Exercise |
From the first line to the last, restate every record word for word, leaving out the pictures.

Provided information |
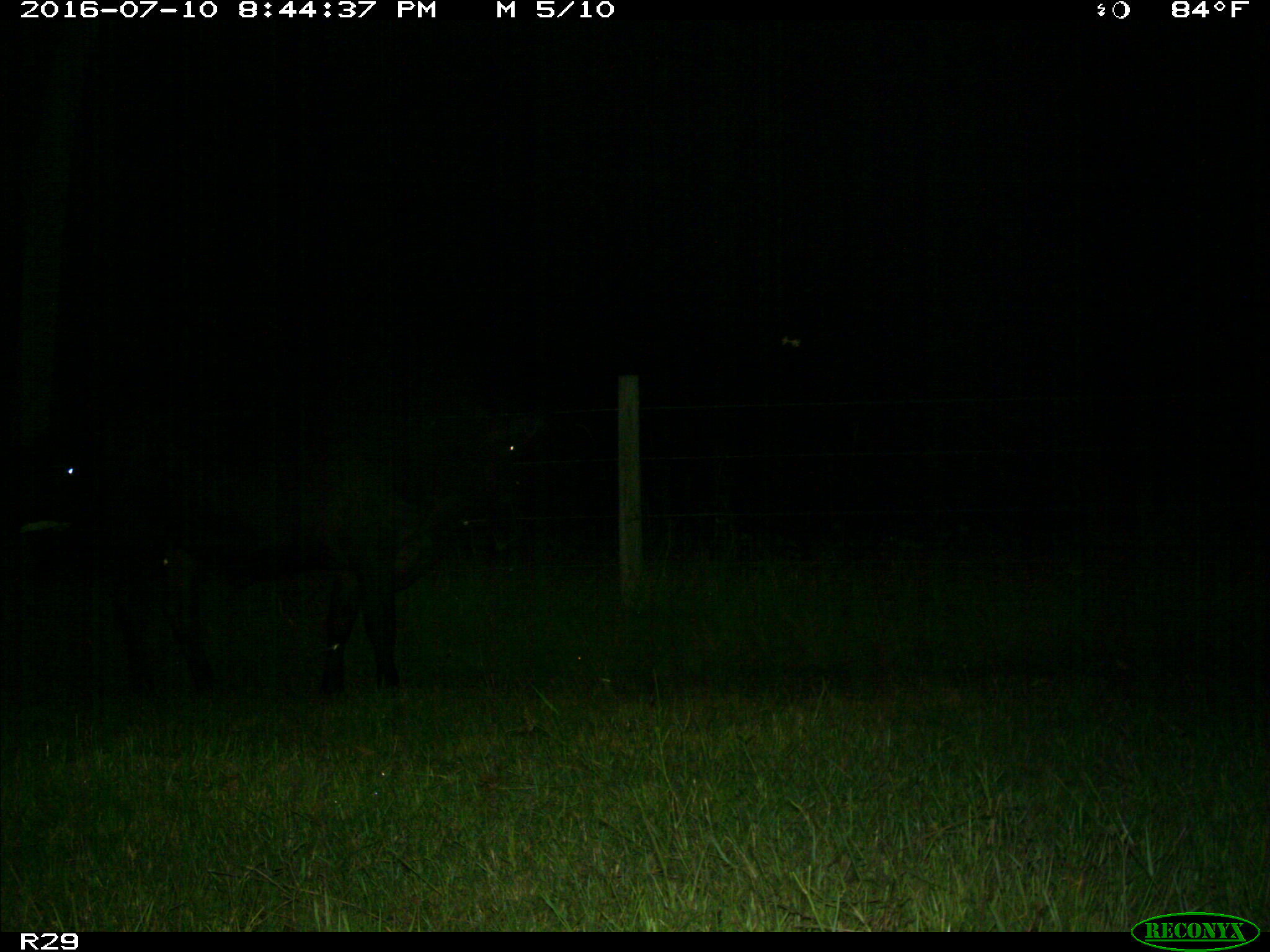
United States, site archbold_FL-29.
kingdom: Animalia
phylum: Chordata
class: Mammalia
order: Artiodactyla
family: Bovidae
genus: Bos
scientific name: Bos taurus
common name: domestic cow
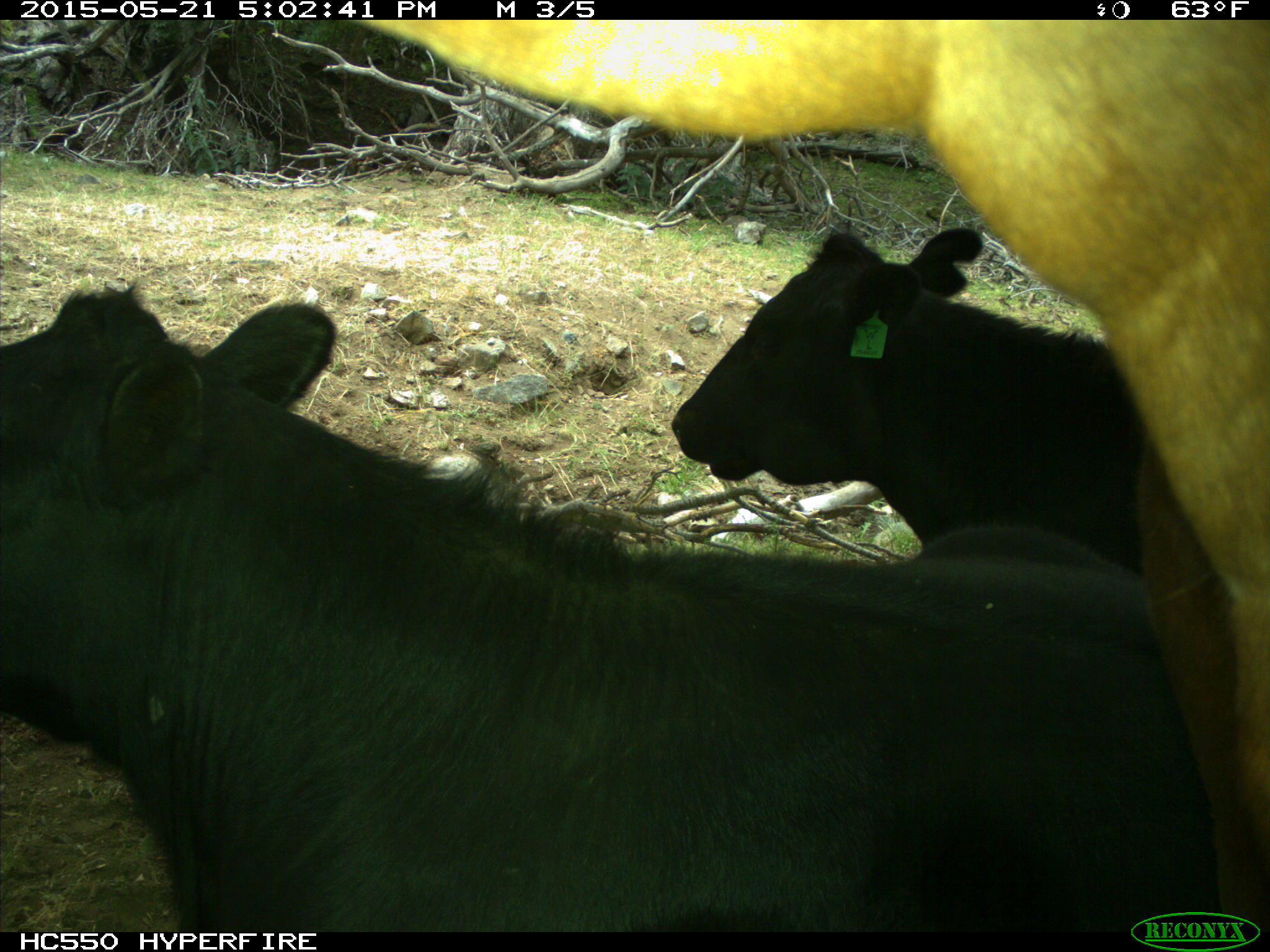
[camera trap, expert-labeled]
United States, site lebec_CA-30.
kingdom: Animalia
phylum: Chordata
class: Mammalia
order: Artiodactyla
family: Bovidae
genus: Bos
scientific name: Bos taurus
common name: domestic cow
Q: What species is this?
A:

Solution for this task |
United States, site archbold_FL-29.
kingdom: Animalia
phylum: Chordata
class: Mammalia
order: Artiodactyla
family: Bovidae
genus: Bos
scientific name: Bos taurus
common name: domestic cow
[camera trap, expert-labeled]
United States, site lebec_CA-30.
kingdom: Animalia
phylum: Chordata
class: Mammalia
order: Artiodactyla
family: Bovidae
genus: Bos
scientific name: Bos taurus
common name: domestic cow
Q: What species is this?
A:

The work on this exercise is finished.